§ STATED GOAL 1
Lay out every line of the rows that come after the forum thread as one numbered list, leaving out blank lines.

# Liquidating old machine shop



## AGCB97

I have been asked by a friend of mine who lives in a distant city to liquidate his fathers machine shop. All contents inside and out (there is much stuff) must go so the building can be sold.

I will have a list of machines (mostly bigger older stuff), new stock, and many, many other items in a few days. The place is packed with you name it.

I'll be posting pictures here and some items will be put on Craigslist or EBAY

If you live within a days drive of Iron Mountain, Michigan, you may want to ready your truck and trailer

Aaron


----------



## DaveInMi

You have my attention.


----------



## bl00

That's nice of you to help out.  I don't think people realize what a massive job it is.  Looking forward to seeing the pics.


----------



## kvt

We will be watching for it.   Wish MI was a little closer.


----------



## dulltool17

kvt said:


> We will be watching for it.   Wish MI was a little closer.




Very true!


----------



## Randall Marx

Watching for pictures and updates.


----------



## Silverbullet

Sorry to hear , but I'm waiting like a shark also. Even tho it'll only be envy for something I'm unable to get too.


----------



## AGCB97

I'm just waiting for some last minute red tape to clear. I'm anxious too!
Aaron


----------



## Uglydog

Watching... 
Even if I can't purchase, the pics of machines and vintage shops are great.

Daryl
MN


----------



## NCjeeper

Subbed.


----------



## Cadillac STS

Within distance, waiting for pics.


----------



## Karl_T

I'm close enough. hope you got a big lathe in the lot


----------



## ddickey

Lets get on with it. I'm going back to work on Thursday already.


----------



## AGCB97

Karl_T said:


> I'm close enough. hope you got a big lathe in the lot



At least 4 big ones, about a dozen total. But I haven't posted any in ads yet for those.

I'll be putting stuff on Craigslist almost daily. It would be best if you saved a Craigslist link in your favorites and then clicked the "more ads by user" button to see other ads.  Around 100 machines in shop!

Here's one to start
https://greenbay.craigslist.org/tls/d/clausing-floor-drill-press/6231951756.html


----------



## AGCB97

I goofed and posted this in wrong place.

See      http://www.hobby-machinist.com/conversations/shop-liquidation.39569/#message-66080


----------



## brino

AGCB97 said:


> I goofed and posted this in wrong place.



Hey Aaron, I get an error when I try to follow that link.

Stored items

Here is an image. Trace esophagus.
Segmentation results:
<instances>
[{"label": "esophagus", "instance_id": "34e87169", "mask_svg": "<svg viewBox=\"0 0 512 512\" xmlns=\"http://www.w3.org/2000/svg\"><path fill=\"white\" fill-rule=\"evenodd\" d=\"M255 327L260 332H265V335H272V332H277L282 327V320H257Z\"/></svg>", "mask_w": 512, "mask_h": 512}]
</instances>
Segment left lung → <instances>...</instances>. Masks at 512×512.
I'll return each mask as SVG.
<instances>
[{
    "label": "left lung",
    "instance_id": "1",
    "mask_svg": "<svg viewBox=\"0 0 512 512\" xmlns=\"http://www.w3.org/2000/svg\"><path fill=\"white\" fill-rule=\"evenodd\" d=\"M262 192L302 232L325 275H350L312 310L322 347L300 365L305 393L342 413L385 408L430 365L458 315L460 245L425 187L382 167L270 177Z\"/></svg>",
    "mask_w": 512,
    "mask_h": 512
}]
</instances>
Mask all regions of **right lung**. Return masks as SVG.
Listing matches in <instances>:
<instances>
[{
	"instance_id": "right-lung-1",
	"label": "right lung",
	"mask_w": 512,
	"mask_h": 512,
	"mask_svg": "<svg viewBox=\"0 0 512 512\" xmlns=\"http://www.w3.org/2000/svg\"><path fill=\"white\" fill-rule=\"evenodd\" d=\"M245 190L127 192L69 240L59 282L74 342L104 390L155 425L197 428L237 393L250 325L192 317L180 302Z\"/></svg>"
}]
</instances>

§ STATED GOAL 2
Transcribe the forum thread word for word, from "## DaveInMi" up to and including "seeing the pics.".

§ WRITTEN RESPONSE 1
1. Here is an image. Trace esophagus.
2. Segmentation results:
3. <instances>
4. [{"label": "esophagus", "instance_id": "34e87169", "mask_svg": "<svg viewBox=\"0 0 512 512\" xmlns=\"http://www.w3.org/2000/svg\"><path fill=\"white\" fill-rule=\"evenodd\" d=\"M255 327L260 332H265V335H272V332H277L282 327V320H257Z\"/></svg>", "mask_w": 512, "mask_h": 512}]
5. </instances>
6. Segment left lung → <instances>...</instances>. Masks at 512×512.
7. I'll return each mask as SVG.
8. <instances>
9. [{
10.     "label": "left lung",
11.     "instance_id": "1",
12.     "mask_svg": "<svg viewBox=\"0 0 512 512\" xmlns=\"http://www.w3.org/2000/svg\"><path fill=\"white\" fill-rule=\"evenodd\" d=\"M262 192L302 232L325 275H350L312 310L322 347L300 365L305 393L342 413L385 408L430 365L458 315L460 245L425 187L382 167L270 177Z\"/></svg>",
13.     "mask_w": 512,
14.     "mask_h": 512
15. }]
16. </instances>
17. Mask all regions of **right lung**. Return masks as SVG.
18. Listing matches in <instances>:
19. <instances>
20. [{
21. 	"instance_id": "right-lung-1",
22. 	"label": "right lung",
23. 	"mask_w": 512,
24. 	"mask_h": 512,
25. 	"mask_svg": "<svg viewBox=\"0 0 512 512\" xmlns=\"http://www.w3.org/2000/svg\"><path fill=\"white\" fill-rule=\"evenodd\" d=\"M245 190L127 192L69 240L59 282L74 342L104 390L155 425L197 428L237 393L250 325L192 317L180 302Z\"/></svg>"
26. }]
27. </instances>

§ WRITTEN RESPONSE 2
## DaveInMi

You have my attention.


----------



## bl00

That's nice of you to help out.  I don't think people realize what a massive job it is.  Looking forward to seeing the pics.